As Godspell opens, Socrates, Aquinas, Luther, and Nietzsche meet at the playground to state their views on religion. They wear colorful tennis shoes. Talking out of context, they sound like pompous children, rendering the setting appropriate (scenic design by John Gerth).
So begins a two-hour musical romp through the Gospel according to St. Matthew, with parables from taken from Luke. John the Baptist (Brock Bivens) dunks Jesus (Alec Cameron Lugo), thereby facilitating the beginning of Jesus’s short-lived career as a prophet, teacher, and “fisher of men”.
As most of us know, John the Baptist’s career was particularly short-lived, so the artful Brock Bivens also fills the role of Judas. At once innocent and sly, he is just super, particularly in a little song-and-dance routine with Jesus, “All for the Best”, near the end of Act I. The company performs the parables and several stories from Matthew through mime, dance, and song, as Jesus talks us through them.
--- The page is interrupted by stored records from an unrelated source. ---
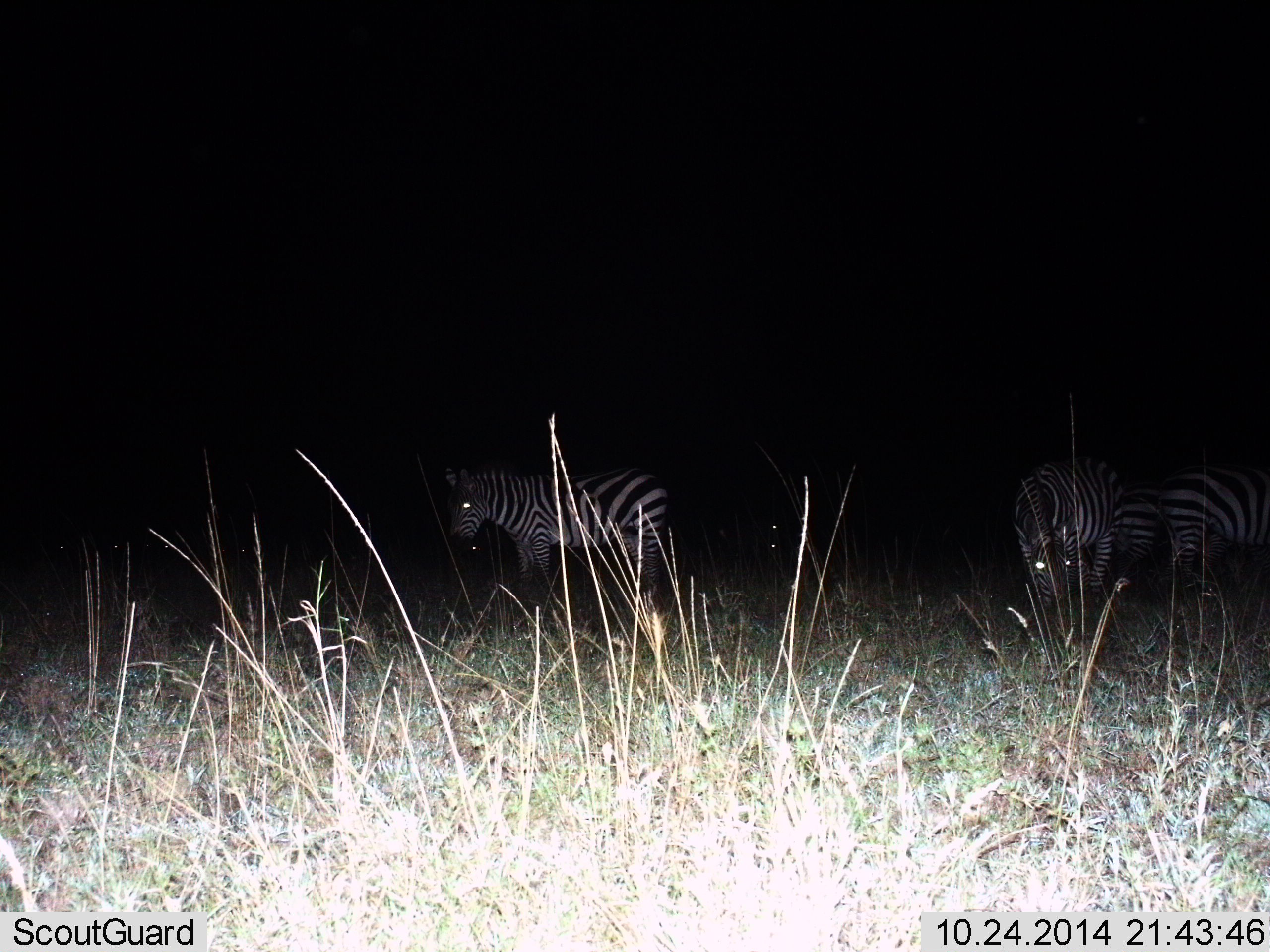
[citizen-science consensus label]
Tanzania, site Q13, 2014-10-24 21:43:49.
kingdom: Animalia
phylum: Chordata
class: Mammalia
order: Perissodactyla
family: Equidae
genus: Equus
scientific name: Equus quagga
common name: plains zebra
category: zebra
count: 4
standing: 80%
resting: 0%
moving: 10%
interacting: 0%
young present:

Musical conductor Cyndy Ramsey-Rier and musicians Max Rees, Amy Roesler, T.J. Arko, and Brian Michael deserve special mention, as do choreographers Michael Snider and Randy Andre Davis.
Says the late playwright John-Michael Tebelak of his play, which premiered in 1971, “I wanted to make it the simple, joyful message that I felt the first time I read [the Gospels]….” In that he succeeded very well. Music is by Stephen Schwartz.
Godspell runs through June 11 on at Lakewood Theatre. It is suitable for all audiences.